Она не отреагировала. Я продолжал:
— Ты хочешь поговорить о животных. Давай поговорим о мире животных.
— Ладно.
— Многие животные имеют свои способы посылать сигналы другим животным — своего вида и хищникам.
Пока я говорил, она усаживалась все глубже на стуле. Она затихла. Я видел, что она вот-вот может «закрыться».
— Иногда эти сигналы говорят: не прикасайся ко мне. — Я замолчал и позволил тишине заполнить комнату. Я пытался дать ей понять, что она сама испускает очень мощные сигналы «оставьте меня в покое». Я знал, что часто ее мрачные прогнозы в стиле «люди не любят меня» были самоисполняющимися пророчествами. Она посылала негативные сигналы — и получала негативные ответы. И, конечно, в дальнейшем подобные реакции все сильнее укрепляли ее убеждение в том, что мир наполнен людьми, которым она не нравится.

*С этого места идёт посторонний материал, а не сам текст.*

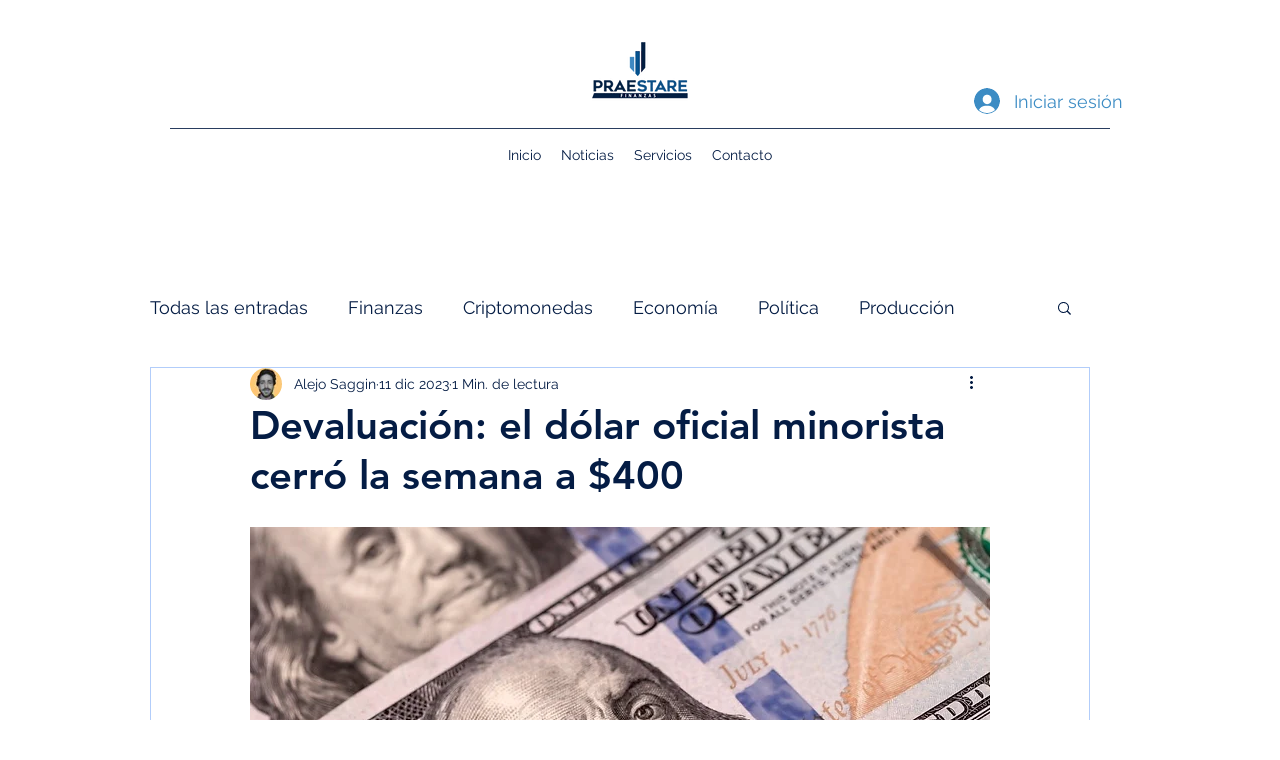

--- FILE ---
content_type: text/html; charset=utf-8
request_url: https://www.google.com/recaptcha/api2/aframe
body_size: 267
content:
<!DOCTYPE HTML><html><head><meta http-equiv="content-type" content="text/html; charset=UTF-8"></head><body><script nonce="bkhf3opXU4OOFpu1J78y2g">/** Anti-fraud and anti-abuse applications only. See google.com/recaptcha */ try{var clients={'sodar':'https://pagead2.googlesyndication.com/pagead/sodar?'};window.addEventListener("message",function(a){try{if(a.source===window.parent){var b=JSON.parse(a.data);var c=clients[b['id']];if(c){var d=document.createElement('img');d.src=c+b['params']+'&rc='+(localStorage.getItem("rc::a")?sessionStorage.getItem("rc::b"):"");window.document.body.appendChild(d);sessionStorage.setItem("rc::e",parseInt(sessionStorage.getItem("rc::e")||0)+1);localStorage.setItem("rc::h",'1768668319752');}}}catch(b){}});window.parent.postMessage("_grecaptcha_ready", "*");}catch(b){}</script></body></html>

Она моргнула и посмотрела на меня. Она все еще не настроилась.
— А что делает ворон? — спросил я. Она слегка улыбнулась.
— Ворон делает так. — Она подалась вперед, наклонилась ко мне и подняла длинный рукав своей рубашки. Я ожидал, что увижу свежие порезы. Но я увидел только новую татуировку — совершенно черными чернилами. Это был ворон с распростертыми крыльями. Она подняла руку, чтобы я мог рассмотреть картинку.
— Хорошие чернила. Кто делал работу?
По крайней мере, теперь она знала, что ее черные одежды, пирсинг и новая татуировка посылают сигналы.
— Бубба, там внизу на Монтроузе.
Она опустила рукав.
— Значит, теперь татуировка. Эффект такой же, как от порезов?